Swap file, or swap partition?

DHS · October 15, 2020, 10:06pm

I’m about to do a PureOS installation (onto a laptop with SSD). Do I need a swap partition, or would a swap file work just as well?
As far as I know, swap is useful for:

Avoiding problems when a program requests more memory than is available; Both swapfiles and swap partitions work for this.
Hibernate (suspend to disk); Requires a swap partition – hibernate using a swapfile is experimental only.
The second use of swap is mostly moot in PureOS 9 and 10, since there isn’t a simple way to implement the ability to hibernate; See https://tracker.pureos.net/T753.

The main advantage of a swapfile is flexibility: It’s relatively easy to change its size.
The main advantages of a swap partition are faster performance (but this only applies to rotational media, not SSDs, and anyway there’s little difference anymore in Linux 2.6+) and greater reliability (also less relevant on modern systems).
Any important issues I missed?

There’s a little bit of discussion and instructions here, for Ubuntu:
https://askubuntu.com/questions/904372/swap-partition-vs-swap-file

kieran · October 16, 2020, 1:20am

That’s a fair summary.

Honestly, if you don’t need hibernate then if your computer is generously provided for with RAM then you might not need swap at all.

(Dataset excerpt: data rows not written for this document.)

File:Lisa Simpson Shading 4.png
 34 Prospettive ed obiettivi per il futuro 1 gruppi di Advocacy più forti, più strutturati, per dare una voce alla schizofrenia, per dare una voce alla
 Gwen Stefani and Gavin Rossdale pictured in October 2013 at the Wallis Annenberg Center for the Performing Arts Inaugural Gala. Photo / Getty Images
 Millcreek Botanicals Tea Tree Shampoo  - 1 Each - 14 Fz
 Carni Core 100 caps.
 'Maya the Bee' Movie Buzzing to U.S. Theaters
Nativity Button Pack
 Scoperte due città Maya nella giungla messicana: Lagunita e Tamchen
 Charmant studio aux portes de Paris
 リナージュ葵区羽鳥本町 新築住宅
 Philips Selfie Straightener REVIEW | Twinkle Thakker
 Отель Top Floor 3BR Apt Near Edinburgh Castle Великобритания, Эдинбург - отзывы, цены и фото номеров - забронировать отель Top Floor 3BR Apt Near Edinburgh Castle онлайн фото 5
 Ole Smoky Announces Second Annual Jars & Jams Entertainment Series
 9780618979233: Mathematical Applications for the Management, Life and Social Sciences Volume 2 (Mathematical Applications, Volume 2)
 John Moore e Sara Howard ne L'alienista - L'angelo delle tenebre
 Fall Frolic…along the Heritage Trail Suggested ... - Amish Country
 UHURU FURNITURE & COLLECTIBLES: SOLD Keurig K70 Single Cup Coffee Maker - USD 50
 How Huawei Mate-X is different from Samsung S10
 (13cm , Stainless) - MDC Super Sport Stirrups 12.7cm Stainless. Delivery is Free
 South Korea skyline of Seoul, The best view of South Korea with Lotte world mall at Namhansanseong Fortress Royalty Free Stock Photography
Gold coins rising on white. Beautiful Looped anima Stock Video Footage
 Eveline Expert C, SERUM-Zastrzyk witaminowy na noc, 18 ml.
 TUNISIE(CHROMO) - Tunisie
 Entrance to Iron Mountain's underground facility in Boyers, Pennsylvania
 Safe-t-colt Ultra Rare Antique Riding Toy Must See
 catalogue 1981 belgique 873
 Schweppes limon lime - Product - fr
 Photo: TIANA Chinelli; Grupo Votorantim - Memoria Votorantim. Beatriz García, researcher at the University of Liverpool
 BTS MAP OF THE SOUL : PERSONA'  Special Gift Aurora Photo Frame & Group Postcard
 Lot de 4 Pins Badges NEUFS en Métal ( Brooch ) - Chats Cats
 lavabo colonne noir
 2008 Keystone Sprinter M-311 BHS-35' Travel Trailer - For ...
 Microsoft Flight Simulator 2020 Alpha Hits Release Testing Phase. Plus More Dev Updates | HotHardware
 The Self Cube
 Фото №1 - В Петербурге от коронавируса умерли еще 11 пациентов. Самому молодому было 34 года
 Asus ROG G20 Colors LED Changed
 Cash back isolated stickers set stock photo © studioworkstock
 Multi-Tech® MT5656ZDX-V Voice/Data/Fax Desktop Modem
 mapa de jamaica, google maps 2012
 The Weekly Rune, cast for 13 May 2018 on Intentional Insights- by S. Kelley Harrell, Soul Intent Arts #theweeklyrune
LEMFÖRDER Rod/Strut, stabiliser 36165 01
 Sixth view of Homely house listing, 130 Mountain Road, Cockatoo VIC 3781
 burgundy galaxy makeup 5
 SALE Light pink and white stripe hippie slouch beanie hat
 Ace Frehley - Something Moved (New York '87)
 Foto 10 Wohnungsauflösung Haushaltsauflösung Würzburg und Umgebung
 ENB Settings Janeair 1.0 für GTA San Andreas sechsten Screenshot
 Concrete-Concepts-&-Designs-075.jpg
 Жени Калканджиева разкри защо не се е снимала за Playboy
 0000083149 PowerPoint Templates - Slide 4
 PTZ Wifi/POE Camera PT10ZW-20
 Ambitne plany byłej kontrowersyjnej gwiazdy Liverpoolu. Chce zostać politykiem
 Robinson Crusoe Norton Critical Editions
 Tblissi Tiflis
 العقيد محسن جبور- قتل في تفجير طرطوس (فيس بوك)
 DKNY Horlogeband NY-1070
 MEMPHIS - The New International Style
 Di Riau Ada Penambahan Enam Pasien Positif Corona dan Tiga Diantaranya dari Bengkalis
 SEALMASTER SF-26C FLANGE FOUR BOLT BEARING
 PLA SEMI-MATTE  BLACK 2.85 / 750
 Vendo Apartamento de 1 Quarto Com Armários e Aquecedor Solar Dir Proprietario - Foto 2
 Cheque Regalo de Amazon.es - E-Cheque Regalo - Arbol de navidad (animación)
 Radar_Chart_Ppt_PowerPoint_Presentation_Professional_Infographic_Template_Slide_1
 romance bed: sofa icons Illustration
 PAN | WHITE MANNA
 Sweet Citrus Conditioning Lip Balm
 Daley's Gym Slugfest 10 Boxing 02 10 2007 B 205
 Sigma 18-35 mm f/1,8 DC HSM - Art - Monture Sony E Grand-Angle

As you say, setting up a swap partition is inflexible, particularly if it is a partition of the boot disk. (I have a couple of computers where the boot disk is an SSD but there is a second disk, a rotating disk, from which I have carved out a partition for the swap, but the swap is never used, so the second disk spins down, and it is a bit more flexible if I want to change things around.)

One other consideration is encryption. If you are encrypting your swap (and you should be if you have it at all) then make sure that your chosen option (file or partition) supports encryption.

lperkins2 · October 16, 2020, 2:57am

That is a fair summary of partition vs file, but there are a few other considerations.

Minor Notes

First is filesystem support. If you want a swapfile on BTRFS before the 5.0 kernel, you must use a loopback device. With 5.0+, you can skip the loopback, but must set the file noCOW.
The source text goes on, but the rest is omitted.